There are two treatments that can be used: - Remove the whole
Age column so that there won’t be less rows. - Remove the
rows with missing values in Age column so that it could
still be used in the analysis.
titanic_no_age <- titanic %>%
select(-Age)
titanic_clean <- na.omit(titanic) # Only rows with missing values removed
colSums(is.na(titanic_no_age))
## Survived Pclass Name Sex SibSp Parch Ticket Fare
## 0 0 0 0 0 0 0 0
## Cabin Embarked
## 0 0
colSums(is.na(titanic_clean))
## Survived Pclass Name Sex Age SibSp Parch Ticket
## 0 0 0 0 0 0 0 0
## Fare Cabin Embarked
## 0 0 0
glimpse(titanic_no_age)
## Rows: 891
## Columns: 10
## $ Survived <fct> 0, 1, 1, 1, 0, 0, 0, 0, 1, 1, 1, 1, 0, 0, 0, 1, 0, 1, 0, 1, 0…
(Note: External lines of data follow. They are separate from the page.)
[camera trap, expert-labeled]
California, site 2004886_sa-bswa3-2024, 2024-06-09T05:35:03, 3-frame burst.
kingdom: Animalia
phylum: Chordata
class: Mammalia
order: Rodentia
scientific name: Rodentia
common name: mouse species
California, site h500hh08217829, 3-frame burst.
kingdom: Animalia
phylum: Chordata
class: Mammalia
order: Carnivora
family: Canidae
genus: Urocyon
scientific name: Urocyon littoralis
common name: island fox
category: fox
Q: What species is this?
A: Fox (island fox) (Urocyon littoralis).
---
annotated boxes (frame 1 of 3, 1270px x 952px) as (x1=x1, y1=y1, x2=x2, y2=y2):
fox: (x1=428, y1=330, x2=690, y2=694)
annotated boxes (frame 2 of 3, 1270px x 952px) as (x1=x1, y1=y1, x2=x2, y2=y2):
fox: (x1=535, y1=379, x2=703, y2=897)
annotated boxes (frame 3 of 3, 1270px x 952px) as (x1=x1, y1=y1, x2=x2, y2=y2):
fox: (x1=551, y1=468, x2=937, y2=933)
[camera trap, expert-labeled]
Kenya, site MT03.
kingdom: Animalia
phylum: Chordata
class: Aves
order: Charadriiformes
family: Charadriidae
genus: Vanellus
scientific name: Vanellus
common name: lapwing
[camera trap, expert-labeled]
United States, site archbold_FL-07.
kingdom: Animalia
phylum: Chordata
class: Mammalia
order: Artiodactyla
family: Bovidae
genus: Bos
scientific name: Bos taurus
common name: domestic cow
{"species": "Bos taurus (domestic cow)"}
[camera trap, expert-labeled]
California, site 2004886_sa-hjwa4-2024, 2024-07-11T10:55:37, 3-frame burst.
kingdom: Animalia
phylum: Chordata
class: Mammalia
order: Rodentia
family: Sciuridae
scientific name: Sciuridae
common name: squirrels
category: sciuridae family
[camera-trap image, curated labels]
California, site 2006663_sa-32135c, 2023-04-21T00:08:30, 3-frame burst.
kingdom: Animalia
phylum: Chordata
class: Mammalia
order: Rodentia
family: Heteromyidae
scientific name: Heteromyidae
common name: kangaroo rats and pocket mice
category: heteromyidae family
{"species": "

## $ Pclass <fct> 3, 1, 3, 1, 3, 3, 1, 3, 3, 2, 3, 1, 3, 3, 3, 2, 3, 2, 3, 3, 2…
## $ Name <chr> "Braund, Mr. Owen Harris", "Cumings, Mrs. John Bradley (Flore…
## $ Sex <fct> male, female, female, female, male, male, male, male, female,…
## $ SibSp <fct> 1, 1, 0, 1, 0, 0, 0, 3, 0, 1, 1, 0, 0, 1, 0, 0, 4, 0, 1, 0, 0…
## $ Parch <fct> 0, 0, 0, 0, 0, 0, 0, 1, 2, 0, 1, 0, 0, 5, 0, 0, 1, 0, 0, 0, 0…
## $ Ticket <chr> "A/5 21171", "PC 17599", "STON/O2. 3101282", "113803", "37345…
## $ Fare <dbl> 7.2500, 71.2833, 7.9250, 53.1000, 8.0500, 8.4583, 51.8625, 21…
## $ Cabin <chr> "", "C85", "", "C123", "", "", "E46", "", "", "", "G6", "C103…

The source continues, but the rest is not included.